SELECTED EXCERPT »
Collectively, these experiments demonstrated that PaPcc2 binds both to CBKP1 and to CBK complexes. The capacity of PaPcc2 to form heterodimers with PaPcc1, suggests direct interaction with PaPcc1 or, in absence of Pcc1, with the catalytic subunit Kae1. Pcc1 and Pcc2, alone or in combination, seem to dictate the oligomeric state of PaKEOPS.

The Pcc2 crystal structure closely resembles that of Pcc1

Using the pure PaPcc2 fractions we collected during purification of CBKP2 complex we solved the crystal structure of PaPcc2 by molecular replacement at a resolution of 1.84 Å (Supplementary Table 1). The asymmetric unit contained three nearly identical (RMSD around 1.3 Å) PaPcc2 copies. Two copies form a tight dimer whereas the third copy is more loosely associated with the two others. The latter copy forms a tight dimer with a symmetry related partner. PaPcc2 forms a three stranded anti-parallel β-sheet with three α helices packed against one face of the sheet (βαα′ββα topology) (Fig. 4A). Interestingly, despite moderate pairwise sequence identity (29%), PaPcc2 and Pcc1 from Pyrococcus furiosus (PfPcc1) superpose very well (Z score of 7.2 and RMSD of 1.48 Å for 76 equivalent Cα positions) (Fig. 4B). The main structural difference between PfPcc1 and PaPcc2 resides in the connection between strands β1 and β2 that consists of a single α helix (α1) for PfPcc1 and two perpendicularly oriented α helices (α1 and α1′) for PaPcc2. Also the PaPcc2 homodimer structure is very similar to that of PfPcc1. In both dimers, the two monomers associate via their β1 strands to form a continuous six-stranded anti-parallel β-sheet and the two main helices are involved in hydrophobic packing. The superposition of the two homodimers reveals about 10 Å longitudinal sliding of PaPcc2 protomers alongside β1 strand (Fig. 4B).

**Fig. 4: Crystal structure of PaPcc2 homodimer.**

In the X-ray crystal structure of archaeal Kae1-Pcc1 complex, the α1 helix of Pcc1 is part of a four-helix bundle building the Kae1-Pcc1 interaction interface³⁴. To explore how the observed differences in α1 helix conformation could impact the interaction of PaPcc2 with Kae1 protein we superposed the structures of the PaPcc2 homodimer with the PfPcc1 homodimer in complex with one Kae1 protein from the archaeon Thermoplasma acidophilum (Fig. 4C). This revealed a significant displacement of both α1α1′ and α2 helices with respect to their PfPcc1 counterparts suggesting that PaPcc2 likely binds differently to Kae1. This may be one of the reasons why there are considerable differences in the quaternary structures of the CBKP1, CBKP1P2, and CBKP2 complexes (see further below).

Dataset entries:
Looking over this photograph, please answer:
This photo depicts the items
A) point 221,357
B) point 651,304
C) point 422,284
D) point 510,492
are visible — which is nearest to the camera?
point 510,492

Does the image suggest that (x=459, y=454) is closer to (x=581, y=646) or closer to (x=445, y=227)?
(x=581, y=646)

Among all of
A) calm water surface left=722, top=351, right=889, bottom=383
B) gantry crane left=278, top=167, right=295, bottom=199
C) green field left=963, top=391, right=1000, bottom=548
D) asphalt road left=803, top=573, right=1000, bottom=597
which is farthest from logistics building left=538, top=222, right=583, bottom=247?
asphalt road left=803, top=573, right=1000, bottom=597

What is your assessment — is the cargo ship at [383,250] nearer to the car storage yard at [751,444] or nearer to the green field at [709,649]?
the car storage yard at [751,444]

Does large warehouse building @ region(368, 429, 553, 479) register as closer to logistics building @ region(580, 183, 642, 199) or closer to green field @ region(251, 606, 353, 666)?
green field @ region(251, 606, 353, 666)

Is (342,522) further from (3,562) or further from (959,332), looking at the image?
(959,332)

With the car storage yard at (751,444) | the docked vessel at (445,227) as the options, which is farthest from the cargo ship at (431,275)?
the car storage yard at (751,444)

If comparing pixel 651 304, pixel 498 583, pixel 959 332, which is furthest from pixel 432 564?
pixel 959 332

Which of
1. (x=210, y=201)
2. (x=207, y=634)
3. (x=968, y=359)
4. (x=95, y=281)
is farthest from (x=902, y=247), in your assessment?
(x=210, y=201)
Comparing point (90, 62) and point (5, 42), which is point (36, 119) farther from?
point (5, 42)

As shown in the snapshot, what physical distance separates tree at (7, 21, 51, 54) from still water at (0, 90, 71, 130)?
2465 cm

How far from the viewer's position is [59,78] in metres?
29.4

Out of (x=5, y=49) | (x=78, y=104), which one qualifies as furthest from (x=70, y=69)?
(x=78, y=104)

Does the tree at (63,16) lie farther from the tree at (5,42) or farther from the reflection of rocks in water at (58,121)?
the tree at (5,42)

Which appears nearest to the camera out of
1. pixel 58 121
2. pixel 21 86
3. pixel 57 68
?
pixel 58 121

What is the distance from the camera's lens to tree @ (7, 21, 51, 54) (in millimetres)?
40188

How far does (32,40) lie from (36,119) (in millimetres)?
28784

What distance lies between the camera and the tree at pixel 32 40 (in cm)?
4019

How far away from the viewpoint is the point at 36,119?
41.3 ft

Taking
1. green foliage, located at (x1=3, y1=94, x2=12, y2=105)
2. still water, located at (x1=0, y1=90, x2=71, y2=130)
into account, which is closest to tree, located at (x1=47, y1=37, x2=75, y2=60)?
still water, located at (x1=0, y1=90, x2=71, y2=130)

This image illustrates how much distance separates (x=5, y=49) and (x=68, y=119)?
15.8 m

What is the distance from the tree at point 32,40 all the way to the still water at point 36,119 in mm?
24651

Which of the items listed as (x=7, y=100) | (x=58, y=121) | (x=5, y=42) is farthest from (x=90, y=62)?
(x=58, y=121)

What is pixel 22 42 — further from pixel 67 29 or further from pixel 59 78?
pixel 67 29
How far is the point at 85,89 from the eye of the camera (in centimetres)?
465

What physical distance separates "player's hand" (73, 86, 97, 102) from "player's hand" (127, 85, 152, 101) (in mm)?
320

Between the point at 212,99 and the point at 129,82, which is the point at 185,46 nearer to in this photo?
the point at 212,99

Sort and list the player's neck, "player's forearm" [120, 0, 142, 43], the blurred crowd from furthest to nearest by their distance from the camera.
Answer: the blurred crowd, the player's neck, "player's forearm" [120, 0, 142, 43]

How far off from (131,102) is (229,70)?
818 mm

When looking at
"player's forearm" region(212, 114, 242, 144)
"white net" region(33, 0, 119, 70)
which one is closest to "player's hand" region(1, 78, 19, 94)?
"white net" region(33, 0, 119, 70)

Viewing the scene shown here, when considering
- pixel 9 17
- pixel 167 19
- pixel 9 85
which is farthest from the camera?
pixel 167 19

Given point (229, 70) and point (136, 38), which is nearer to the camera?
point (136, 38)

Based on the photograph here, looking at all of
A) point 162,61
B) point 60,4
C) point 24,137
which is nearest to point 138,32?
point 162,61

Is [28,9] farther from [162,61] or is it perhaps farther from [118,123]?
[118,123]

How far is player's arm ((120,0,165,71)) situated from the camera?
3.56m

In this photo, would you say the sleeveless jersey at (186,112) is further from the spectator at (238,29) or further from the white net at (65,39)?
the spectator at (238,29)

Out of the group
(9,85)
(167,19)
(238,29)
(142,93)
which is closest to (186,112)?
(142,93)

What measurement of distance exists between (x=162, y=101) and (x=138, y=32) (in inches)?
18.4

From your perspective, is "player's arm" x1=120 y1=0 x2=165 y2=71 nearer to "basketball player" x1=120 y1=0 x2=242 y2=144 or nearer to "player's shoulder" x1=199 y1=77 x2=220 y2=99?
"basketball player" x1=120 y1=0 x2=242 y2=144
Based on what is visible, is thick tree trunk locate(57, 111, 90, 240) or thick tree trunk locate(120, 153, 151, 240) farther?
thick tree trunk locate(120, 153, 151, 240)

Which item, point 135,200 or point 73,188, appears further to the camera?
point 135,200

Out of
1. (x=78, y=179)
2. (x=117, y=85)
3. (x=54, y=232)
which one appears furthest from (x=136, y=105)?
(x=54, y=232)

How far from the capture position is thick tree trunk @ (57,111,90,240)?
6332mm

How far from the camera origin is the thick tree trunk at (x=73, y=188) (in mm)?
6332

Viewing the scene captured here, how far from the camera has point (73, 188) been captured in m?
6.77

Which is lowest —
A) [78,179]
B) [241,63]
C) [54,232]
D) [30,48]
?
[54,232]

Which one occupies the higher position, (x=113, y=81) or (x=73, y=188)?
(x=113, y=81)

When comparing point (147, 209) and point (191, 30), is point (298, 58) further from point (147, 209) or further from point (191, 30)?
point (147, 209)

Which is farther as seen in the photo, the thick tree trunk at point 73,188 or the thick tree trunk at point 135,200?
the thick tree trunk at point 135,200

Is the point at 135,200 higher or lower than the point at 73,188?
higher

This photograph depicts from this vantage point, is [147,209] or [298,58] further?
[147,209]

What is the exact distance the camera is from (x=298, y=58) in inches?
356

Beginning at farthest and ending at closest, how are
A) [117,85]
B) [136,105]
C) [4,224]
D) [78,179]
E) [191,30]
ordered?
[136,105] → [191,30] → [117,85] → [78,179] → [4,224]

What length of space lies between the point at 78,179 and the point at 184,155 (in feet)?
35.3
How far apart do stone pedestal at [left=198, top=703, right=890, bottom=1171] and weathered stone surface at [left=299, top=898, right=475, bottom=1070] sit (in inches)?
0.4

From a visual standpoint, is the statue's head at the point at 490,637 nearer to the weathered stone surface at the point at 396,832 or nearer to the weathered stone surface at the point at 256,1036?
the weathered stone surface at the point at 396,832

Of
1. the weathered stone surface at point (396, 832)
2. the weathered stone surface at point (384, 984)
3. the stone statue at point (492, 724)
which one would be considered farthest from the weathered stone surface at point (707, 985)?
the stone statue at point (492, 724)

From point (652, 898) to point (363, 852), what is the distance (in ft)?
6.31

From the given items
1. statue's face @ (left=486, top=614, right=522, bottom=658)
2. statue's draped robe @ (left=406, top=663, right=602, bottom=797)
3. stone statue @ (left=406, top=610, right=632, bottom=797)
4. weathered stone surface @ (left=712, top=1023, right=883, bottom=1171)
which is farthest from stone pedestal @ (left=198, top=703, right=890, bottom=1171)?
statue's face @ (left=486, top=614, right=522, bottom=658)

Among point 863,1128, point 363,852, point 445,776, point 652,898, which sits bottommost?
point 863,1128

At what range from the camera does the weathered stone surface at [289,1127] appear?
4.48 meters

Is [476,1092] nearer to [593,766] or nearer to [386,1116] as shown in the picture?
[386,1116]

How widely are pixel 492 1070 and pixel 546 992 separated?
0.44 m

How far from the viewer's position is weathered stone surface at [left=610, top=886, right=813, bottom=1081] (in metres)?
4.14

CHECK YOUR UNDERSTANDING »
1/ Translate this sentence from the passage on the PaPcc2 crystal structure into French: "Two copies form a tight dimer whereas the third copy is more loosely associated with the two others."
2/ From the passage on the PaPcc2 crystal structure, write out the text starting with "In the X-ray" and going on through "(see further below).".

EXPECTED OUTPUTS »
1/ Deux copies forment un dimère compact, tandis que la troisième copie est associée de manière plus lâche aux deux autres.

2/
In the X-ray crystal structure of archaeal Kae1-Pcc1 complex, the α1 helix of Pcc1 is part of a four-helix bundle building the Kae1-Pcc1 interaction interface³⁴. To explore how the observed differences in α1 helix conformation could impact the interaction of PaPcc2 with Kae1 protein we superposed the structures of the PaPcc2 homodimer with the PfPcc1 homodimer in complex with one Kae1 protein from the archaeon Thermoplasma acidophilum (Fig. 4C). This revealed a significant displacement of both α1α1′ and α2 helices with respect to their PfPcc1 counterparts suggesting that PaPcc2 likely binds differently to Kae1. This may be one of the reasons why there are considerable differences in the quaternary structures of the CBKP1, CBKP1P2, and CBKP2 complexes (see further below).